De plus, la Russie est à la solde de l’Angleterre. Moyennant 500,000 livres sterling par an, — et par parenthèse on en demanderait bien dix fois autant aujourd’hui, — l’impératrice promet une diversion contre l’Autriche : 55,000 hommes, dont 15,000 cavaliers, marcheront aux frontières de Lithuanie, et quarante ou cinquante galères, tenues prêtes dans les ports russes, prendront la mer au premier signal.

Voici la guerre déclarée (22 mai 1756). Elle a déjà sévi et sur mer et en Amérique, où George Washington, à la tête de quelques milices locales, est allé compromettre sa naissante renommée en combattant sans succès pour l’Angleterre et contre la France. Elle va s’allumer dans l’Inde, où Dupleix, à l’apogée de sa puissance, passe pour vouloir s’attribuer une royauté indépendante, et où Clive, alors simple capitaine, va prendre le commandement du fort Saint-David. Insuffisant pour les difficultés de la grande crise qui se développe, l’inepte Newcastle, abandonné par son collègue Fox, essaie en vain de lutter contre l’antagonisme passionné de Pitt. William Murray, l’attorney général, était le seul orateur en état de défendre le ministère. Pour le retenir à la chambre des communes, d’où allait le faire sortir son avancement comme magistrat, il faut voir quelles conditions lui fait le chef du cabinet. En désespoir de cause, il lui offrait 6,000 livres sterling de pension viagère pour l’engager à rester au parlement un mois de plus, jusqu’après la discussion de l’adresse. Murray, honteux lui-même de tant d’extravagance, répondit par un refus dédaigneux, et le ministère tomba. Le duc de Devonshire et Pitt arrivèrent au pouvoir.

◆ Lignes de données ◆

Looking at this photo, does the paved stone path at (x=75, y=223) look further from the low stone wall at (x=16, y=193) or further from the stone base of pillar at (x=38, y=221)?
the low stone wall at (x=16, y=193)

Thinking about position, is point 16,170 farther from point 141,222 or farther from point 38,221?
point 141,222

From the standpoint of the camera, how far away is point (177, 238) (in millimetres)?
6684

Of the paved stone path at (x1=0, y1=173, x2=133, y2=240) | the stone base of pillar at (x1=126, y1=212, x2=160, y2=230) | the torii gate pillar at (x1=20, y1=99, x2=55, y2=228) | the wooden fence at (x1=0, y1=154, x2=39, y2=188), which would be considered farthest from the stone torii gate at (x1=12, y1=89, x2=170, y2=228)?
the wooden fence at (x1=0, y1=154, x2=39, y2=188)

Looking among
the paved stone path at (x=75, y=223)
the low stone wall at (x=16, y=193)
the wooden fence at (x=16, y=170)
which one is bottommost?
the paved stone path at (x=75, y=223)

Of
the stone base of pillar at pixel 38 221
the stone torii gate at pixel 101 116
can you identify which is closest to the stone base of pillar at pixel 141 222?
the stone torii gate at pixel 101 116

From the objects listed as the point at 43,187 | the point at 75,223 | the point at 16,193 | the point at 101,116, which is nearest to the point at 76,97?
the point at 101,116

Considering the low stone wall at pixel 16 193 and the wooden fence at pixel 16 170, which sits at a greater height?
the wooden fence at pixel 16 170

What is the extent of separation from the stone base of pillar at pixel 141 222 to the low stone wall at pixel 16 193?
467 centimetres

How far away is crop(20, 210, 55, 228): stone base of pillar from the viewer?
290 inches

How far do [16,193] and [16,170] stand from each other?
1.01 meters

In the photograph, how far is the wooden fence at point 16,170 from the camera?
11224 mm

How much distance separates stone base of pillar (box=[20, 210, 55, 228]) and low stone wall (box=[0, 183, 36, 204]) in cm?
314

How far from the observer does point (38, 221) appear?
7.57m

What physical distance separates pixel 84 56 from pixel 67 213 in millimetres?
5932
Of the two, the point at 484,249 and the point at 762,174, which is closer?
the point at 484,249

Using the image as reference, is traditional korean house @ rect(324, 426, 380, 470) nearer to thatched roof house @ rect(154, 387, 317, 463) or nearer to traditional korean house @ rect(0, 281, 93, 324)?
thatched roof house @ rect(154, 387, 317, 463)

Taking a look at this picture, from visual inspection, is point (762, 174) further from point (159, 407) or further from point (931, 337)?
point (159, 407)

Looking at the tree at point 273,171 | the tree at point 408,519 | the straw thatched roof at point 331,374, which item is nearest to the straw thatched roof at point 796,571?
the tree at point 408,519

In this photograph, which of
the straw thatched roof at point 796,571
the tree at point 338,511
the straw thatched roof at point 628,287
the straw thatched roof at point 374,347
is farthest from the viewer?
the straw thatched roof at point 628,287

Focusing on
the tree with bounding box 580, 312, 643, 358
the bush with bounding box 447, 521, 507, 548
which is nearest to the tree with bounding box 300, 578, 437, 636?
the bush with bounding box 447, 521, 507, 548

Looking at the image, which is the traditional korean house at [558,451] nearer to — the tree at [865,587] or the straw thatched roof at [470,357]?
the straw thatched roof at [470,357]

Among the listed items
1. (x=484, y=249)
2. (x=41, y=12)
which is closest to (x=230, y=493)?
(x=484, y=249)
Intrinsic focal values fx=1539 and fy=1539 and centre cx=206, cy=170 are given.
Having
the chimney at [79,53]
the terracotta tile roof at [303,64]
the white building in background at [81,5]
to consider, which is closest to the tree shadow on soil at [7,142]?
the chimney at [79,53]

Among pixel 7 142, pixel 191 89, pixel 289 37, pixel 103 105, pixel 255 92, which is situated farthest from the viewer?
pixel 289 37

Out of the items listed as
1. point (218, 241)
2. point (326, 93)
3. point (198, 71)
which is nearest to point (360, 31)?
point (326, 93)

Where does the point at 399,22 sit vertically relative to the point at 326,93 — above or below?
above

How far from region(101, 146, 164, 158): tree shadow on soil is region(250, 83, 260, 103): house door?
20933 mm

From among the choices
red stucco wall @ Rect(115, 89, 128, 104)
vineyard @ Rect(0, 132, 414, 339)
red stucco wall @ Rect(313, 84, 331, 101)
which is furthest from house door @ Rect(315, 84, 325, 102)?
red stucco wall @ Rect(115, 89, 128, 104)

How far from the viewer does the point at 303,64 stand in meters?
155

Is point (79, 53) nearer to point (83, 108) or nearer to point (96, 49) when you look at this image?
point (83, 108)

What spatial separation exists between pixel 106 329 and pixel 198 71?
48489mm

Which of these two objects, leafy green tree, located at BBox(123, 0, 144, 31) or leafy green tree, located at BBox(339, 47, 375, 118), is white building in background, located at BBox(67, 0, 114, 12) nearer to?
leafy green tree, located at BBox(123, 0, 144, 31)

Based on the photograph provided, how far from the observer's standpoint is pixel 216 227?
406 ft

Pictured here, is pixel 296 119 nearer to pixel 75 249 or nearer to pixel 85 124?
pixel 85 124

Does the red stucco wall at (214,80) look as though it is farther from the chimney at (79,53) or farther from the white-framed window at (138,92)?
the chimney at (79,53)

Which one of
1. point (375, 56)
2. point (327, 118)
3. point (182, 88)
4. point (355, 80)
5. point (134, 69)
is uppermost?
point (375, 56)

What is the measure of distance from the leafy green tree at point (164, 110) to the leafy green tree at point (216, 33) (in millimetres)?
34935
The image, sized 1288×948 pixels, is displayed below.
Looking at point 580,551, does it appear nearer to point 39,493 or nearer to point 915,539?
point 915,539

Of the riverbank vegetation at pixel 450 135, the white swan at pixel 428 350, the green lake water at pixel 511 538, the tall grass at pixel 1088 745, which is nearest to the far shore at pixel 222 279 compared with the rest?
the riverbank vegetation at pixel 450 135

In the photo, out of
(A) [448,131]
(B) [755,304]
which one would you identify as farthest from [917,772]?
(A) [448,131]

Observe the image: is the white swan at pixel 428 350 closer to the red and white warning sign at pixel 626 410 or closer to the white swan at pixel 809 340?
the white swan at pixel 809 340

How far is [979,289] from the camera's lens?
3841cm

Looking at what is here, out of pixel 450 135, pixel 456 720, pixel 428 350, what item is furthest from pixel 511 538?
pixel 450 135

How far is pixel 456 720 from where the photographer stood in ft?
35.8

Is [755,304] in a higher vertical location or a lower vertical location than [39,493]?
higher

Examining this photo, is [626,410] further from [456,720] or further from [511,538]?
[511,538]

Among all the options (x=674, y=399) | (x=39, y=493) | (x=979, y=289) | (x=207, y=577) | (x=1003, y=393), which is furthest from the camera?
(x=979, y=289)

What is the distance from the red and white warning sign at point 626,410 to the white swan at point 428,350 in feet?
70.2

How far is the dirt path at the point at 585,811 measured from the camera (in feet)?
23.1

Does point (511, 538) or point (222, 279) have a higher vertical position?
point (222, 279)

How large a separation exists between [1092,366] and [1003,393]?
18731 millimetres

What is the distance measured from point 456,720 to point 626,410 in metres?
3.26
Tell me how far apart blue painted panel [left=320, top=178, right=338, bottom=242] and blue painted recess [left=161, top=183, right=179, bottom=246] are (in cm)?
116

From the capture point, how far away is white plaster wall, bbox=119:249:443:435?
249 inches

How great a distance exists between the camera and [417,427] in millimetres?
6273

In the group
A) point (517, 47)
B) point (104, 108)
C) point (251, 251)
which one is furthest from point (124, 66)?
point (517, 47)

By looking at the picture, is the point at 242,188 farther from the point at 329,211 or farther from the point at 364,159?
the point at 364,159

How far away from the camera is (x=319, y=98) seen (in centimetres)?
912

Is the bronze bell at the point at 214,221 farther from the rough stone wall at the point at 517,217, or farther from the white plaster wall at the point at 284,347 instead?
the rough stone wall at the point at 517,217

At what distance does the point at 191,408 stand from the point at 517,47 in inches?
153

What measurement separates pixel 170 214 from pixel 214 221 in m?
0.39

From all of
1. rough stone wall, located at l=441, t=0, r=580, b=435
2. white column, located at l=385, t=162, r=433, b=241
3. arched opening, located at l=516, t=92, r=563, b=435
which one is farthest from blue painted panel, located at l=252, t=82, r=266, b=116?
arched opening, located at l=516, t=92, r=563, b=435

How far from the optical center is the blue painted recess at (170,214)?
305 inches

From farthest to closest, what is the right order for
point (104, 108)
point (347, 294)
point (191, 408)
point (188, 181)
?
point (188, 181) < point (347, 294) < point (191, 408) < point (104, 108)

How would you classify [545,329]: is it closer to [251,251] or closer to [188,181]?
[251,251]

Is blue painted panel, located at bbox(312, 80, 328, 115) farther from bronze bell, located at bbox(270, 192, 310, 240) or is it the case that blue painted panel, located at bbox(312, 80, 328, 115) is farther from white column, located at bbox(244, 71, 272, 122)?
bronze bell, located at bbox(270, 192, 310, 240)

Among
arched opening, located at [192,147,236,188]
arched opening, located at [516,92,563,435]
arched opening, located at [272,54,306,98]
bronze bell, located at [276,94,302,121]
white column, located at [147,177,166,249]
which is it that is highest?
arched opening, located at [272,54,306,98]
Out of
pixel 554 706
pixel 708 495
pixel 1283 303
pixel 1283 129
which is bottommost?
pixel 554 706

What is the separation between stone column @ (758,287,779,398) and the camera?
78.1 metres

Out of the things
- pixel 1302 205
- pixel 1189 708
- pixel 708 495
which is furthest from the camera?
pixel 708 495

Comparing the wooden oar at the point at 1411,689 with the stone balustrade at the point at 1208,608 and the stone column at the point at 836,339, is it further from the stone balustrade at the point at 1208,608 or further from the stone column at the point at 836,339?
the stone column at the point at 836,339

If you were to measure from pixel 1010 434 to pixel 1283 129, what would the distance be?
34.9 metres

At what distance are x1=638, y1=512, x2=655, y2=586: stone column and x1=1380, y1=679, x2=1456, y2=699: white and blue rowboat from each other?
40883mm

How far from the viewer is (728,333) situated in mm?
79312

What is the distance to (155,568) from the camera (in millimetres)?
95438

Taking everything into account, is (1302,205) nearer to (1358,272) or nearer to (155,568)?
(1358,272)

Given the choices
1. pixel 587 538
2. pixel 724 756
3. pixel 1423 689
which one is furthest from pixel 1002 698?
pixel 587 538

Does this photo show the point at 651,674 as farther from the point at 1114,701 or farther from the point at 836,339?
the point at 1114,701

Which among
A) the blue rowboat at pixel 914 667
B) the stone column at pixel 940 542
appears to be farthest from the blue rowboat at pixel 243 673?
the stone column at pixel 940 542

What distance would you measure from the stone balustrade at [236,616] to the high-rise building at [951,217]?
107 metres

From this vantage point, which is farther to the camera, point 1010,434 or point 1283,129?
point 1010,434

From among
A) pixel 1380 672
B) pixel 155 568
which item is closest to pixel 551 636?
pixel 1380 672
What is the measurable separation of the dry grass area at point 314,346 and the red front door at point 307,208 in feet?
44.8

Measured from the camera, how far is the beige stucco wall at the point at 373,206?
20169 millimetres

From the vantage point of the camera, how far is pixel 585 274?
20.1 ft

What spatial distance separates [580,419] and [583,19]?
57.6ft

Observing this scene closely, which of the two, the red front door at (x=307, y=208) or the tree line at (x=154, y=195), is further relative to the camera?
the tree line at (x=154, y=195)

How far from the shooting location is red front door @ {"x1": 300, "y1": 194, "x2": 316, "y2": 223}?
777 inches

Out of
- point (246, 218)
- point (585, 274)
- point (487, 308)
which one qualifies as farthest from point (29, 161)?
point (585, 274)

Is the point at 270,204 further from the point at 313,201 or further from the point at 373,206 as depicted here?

◆ Consigne A ◆
Répondez d'après l'extrait :
(i) Combien d'hommes la Russie promet-elle de faire marcher aux frontières de Lithuanie ?
(ii) Quelle date l'extrait donne-t-il pour la déclaration de la guerre ?
(iii) Quelle somme le chef du cabinet offre-t-il à William Murray ?
◆ Consigne B ◆
Présentez sous forme de liste le paragraphe de l'extrait qui commence par « Voici la guerre déclarée », sans perdre ses faits principaux.
Les lignes proviennent d'une autre source que l'extrait.

◆ Réponse attendue A ◆
(i) 55,000 hommes, dont 15,000 cavaliers.
(ii) Le 22 mai 1756.
(iii) 6,000 livres sterling de pension viagère.

◆ Réponse attendue B ◆
- La guerre est déclarée le 22 mai 1756. Elle a déjà sévi sur mer et en Amérique.
- En Amérique, George Washington, à la tête de quelques milices locales, a combattu sans succès pour l'Angleterre contre la France.
- Elle va s'allumer dans l'Inde. Dupleix, à l'apogée de sa puissance, y passe pour vouloir s'attribuer une royauté indépendante. Clive, simple capitaine, va y prendre le commandement du fort Saint-David.
- Newcastle, abandonné par Fox, lutte en vain contre Pitt.
- William Murray, l'attorney général, seul orateur en état de défendre le ministère, doit quitter la chambre des communes du fait de son avancement comme magistrat.
- Le chef du cabinet lui offre 6,000 livres sterling de pension viagère pour qu'il reste un mois de plus au parlement. Murray refuse avec dédain.
- Le ministère tombe. Le duc de Devonshire et Pitt arrivent au pouvoir.